Write out all of the records, keeping each one exactly as written.

##### DATA UNDER STUDY #####

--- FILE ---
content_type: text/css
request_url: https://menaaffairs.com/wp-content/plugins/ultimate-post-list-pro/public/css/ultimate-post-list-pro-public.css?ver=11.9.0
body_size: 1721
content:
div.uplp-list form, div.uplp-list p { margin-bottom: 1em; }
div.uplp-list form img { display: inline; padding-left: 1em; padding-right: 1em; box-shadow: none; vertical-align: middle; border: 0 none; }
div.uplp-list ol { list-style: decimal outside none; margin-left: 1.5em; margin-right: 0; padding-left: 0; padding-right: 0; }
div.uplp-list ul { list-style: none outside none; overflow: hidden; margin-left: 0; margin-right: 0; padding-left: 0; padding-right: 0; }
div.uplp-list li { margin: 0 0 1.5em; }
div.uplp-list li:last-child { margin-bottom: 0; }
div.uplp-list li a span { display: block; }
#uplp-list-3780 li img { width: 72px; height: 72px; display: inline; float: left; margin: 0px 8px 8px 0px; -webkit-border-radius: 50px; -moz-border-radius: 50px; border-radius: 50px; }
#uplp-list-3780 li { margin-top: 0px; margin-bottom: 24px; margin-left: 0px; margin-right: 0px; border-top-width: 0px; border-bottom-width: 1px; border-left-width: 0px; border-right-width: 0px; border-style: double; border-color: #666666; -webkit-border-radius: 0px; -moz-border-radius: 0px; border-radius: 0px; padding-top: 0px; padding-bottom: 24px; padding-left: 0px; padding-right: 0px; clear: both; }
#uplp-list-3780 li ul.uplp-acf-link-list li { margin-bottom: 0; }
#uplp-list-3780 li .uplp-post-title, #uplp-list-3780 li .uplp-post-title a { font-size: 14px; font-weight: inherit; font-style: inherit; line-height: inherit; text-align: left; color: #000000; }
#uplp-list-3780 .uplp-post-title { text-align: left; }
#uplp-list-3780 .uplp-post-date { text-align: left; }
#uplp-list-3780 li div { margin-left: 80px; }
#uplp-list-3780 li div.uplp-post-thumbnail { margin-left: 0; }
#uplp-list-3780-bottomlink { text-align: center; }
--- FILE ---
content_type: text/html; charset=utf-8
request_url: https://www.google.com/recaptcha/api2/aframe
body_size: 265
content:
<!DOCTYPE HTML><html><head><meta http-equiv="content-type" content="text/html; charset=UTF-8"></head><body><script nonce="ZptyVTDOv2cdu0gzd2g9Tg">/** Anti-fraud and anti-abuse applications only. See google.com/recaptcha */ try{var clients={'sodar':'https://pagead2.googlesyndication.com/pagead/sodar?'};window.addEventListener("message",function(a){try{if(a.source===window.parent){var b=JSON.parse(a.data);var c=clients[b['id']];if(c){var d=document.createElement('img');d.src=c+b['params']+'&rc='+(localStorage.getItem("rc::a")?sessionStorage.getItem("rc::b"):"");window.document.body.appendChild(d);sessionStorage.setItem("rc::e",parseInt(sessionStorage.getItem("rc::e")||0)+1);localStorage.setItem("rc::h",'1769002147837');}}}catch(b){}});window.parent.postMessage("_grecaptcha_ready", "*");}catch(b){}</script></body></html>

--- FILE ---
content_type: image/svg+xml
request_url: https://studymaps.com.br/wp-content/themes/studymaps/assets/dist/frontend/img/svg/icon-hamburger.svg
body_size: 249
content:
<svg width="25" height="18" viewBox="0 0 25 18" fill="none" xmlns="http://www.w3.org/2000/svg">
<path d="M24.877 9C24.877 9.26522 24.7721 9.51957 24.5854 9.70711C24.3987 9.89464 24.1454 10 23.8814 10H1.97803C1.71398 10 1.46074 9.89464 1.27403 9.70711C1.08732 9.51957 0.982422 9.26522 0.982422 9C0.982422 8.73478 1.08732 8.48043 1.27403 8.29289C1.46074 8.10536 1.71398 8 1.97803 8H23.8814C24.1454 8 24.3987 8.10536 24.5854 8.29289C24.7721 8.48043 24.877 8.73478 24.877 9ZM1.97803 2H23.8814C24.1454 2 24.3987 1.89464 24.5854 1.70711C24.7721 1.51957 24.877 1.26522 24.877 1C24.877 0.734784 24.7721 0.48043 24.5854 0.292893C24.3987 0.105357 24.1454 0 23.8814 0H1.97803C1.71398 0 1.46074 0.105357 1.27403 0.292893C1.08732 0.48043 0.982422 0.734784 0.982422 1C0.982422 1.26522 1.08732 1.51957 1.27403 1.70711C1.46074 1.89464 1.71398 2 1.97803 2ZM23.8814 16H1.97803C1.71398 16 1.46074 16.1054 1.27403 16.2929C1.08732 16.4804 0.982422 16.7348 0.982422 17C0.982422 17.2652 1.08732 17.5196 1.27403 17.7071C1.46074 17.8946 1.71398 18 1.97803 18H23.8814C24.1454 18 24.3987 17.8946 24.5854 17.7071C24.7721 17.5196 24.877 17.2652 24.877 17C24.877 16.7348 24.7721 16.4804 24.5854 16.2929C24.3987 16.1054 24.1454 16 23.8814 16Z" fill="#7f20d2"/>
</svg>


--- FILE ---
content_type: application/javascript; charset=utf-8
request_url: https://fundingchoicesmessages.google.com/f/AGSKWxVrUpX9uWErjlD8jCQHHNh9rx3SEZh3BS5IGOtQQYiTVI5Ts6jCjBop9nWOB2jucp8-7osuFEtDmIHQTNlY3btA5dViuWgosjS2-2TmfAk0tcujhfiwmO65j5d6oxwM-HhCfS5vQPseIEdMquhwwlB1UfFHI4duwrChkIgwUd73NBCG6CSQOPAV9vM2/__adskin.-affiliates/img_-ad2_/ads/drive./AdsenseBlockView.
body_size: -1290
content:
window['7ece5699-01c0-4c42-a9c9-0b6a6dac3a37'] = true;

#####

• _RESULT_
--- FILE ---
content_type: text/css
request_url: https://menaaffairs.com/wp-content/plugins/ultimate-post-list-pro/public/css/ultimate-post-list-pro-public.css?ver=11.9.0
body_size: 1721
content:
div.uplp-list form, div.uplp-list p { margin-bottom: 1em; }
div.uplp-list form img { display: inline; padding-left: 1em; padding-right: 1em; box-shadow: none; vertical-align: middle; border: 0 none; }
div.uplp-list ol { list-style: decimal outside none; margin-left: 1.5em; margin-right: 0; padding-left: 0; padding-right: 0; }
div.uplp-list ul { list-style: none outside none; overflow: hidden; margin-left: 0; margin-right: 0; padding-left: 0; padding-right: 0; }
div.uplp-list li { margin: 0 0 1.5em; }
div.uplp-list li:last-child { margin-bottom: 0; }
div.uplp-list li a span { display: block; }
#uplp-list-3780 li img { width: 72px; height: 72px; display: inline; float: left; margin: 0px 8px 8px 0px; -webkit-border-radius: 50px; -moz-border-radius: 50px; border-radius: 50px; }
#uplp-list-3780 li { margin-top: 0px; margin-bottom: 24px; margin-left: 0px; margin-right: 0px; border-top-width: 0px; border-bottom-width: 1px; border-left-width: 0px; border-right-width: 0px; border-style: double; border-color: #666666; -webkit-border-radius: 0px; -moz-border-radius: 0px; border-radius: 0px; padding-top: 0px; padding-bottom: 24px; padding-left: 0px; padding-right: 0px; clear: both; }
#uplp-list-3780 li ul.uplp-acf-link-list li { margin-bottom: 0; }
#uplp-list-3780 li .uplp-post-title, #uplp-list-3780 li .uplp-post-title a { font-size: 14px; font-weight: inherit; font-style: inherit; line-height: inherit; text-align: left; color: #000000; }
#uplp-list-3780 .uplp-post-title { text-align: left; }
#uplp-list-3780 .uplp-post-date { text-align: left; }
#uplp-list-3780 li div { margin-left: 80px; }
#uplp-list-3780 li div.uplp-post-thumbnail { margin-left: 0; }
#uplp-list-3780-bottomlink { text-align: center; }
--- FILE ---
content_type: text/html; charset=utf-8
request_url: https://www.google.com/recaptcha/api2/aframe
body_size: 265
content:
<!DOCTYPE HTML><html><head><meta http-equiv="content-type" content="text/html; charset=UTF-8"></head><body><script nonce="ZptyVTDOv2cdu0gzd2g9Tg">/** Anti-fraud and anti-abuse applications only. See google.com/recaptcha */ try{var clients={'sodar':'https://pagead2.googlesyndication.com/pagead/sodar?'};window.addEventListener("message",function(a){try{if(a.source===window.parent){var b=JSON.parse(a.data);var c=clients[b['id']];if(c){var d=document.createElement('img');d.src=c+b['params']+'&rc='+(localStorage.getItem("rc::a")?sessionStorage.getItem("rc::b"):"");window.document.body.appendChild(d);sessionStorage.setItem("rc::e",parseInt(sessionStorage.getItem("rc::e")||0)+1);localStorage.setItem("rc::h",'1769002147837');}}}catch(b){}});window.parent.postMessage("_grecaptcha_ready", "*");}catch(b){}</script></body></html>

--- FILE ---
content_type: image/svg+xml
request_url: https://studymaps.com.br/wp-content/themes/studymaps/assets/dist/frontend/img/svg/icon-hamburger.svg
body_size: 249
content:
<svg width="25" height="18" viewBox="0 0 25 18" fill="none" xmlns="http://www.w3.org/2000/svg">
<path d="M24.877 9C24.877 9.26522 24.7721 9.51957 24.5854 9.70711C24.3987 9.89464 24.1454 10 23.8814 10H1.97803C1.71398 10 1.46074 9.89464 1.27403 9.70711C1.08732 9.51957 0.982422 9.26522 0.982422 9C0.982422 8.73478 1.08732 8.48043 1.27403 8.29289C1.46074 8.10536 1.71398 8 1.97803 8H23.8814C24.1454 8 24.3987 8.10536 24.5854 8.29289C24.7721 8.48043 24.877 8.73478 24.877 9ZM1.97803 2H23.8814C24.1454 2 24.3987 1.89464 24.5854 1.70711C24.7721 1.51957 24.877 1.26522 24.877 1C24.877 0.734784 24.7721 0.48043 24.5854 0.292893C24.3987 0.105357 24.1454 0 23.8814 0H1.97803C1.71398 0 1.46074 0.105357 1.27403 0.292893C1.08732 0.48043 0.982422 0.734784 0.982422 1C0.982422 1.26522 1.08732 1.51957 1.27403 1.70711C1.46074 1.89464 1.71398 2 1.97803 2ZM23.8814 16H1.97803C1.71398 16 1.46074 16.1054 1.27403 16.2929C1.08732 16.4804 0.982422 16.7348 0.982422 17C0.982422 17.2652 1.08732 17.5196 1.27403 17.7071C1.46074 17.8946 1.71398 18 1.97803 18H23.8814C24.1454 18 24.3987 17.8946 24.5854 17.7071C24.7721 17.5196 24.877 17.2652 24.877 17C24.877 16.7348 24.7721 16.4804 24.5854 16.2929C24.3987 16.1054 24.1454 16 23.8814 16Z" fill="#7f20d2"/>
</svg>


--- FILE ---
content_type: application/javascript; charset=utf-8
request_url: https://fundingchoicesmessages.google.com/f/AGSKWxVrUpX9uWErjlD8jCQHHNh9rx3SEZh3BS5IGOtQQYiTVI5Ts6jCjBop9nWOB2jucp8-7osuFEtDmIHQTNlY3btA5dViuWgosjS2-2TmfAk0tcujhfiwmO65j5d6oxwM-HhCfS5vQPseIEdMquhwwlB1UfFHI4duwrChkIgwUd73NBCG6CSQOPAV9vM2/__adskin.-affiliates/img_-ad2_/ads/drive./AdsenseBlockView.
body_size: -1290
content:
window['7ece5699-01c0-4c42-a9c9-0b6a6dac3a37'] = true;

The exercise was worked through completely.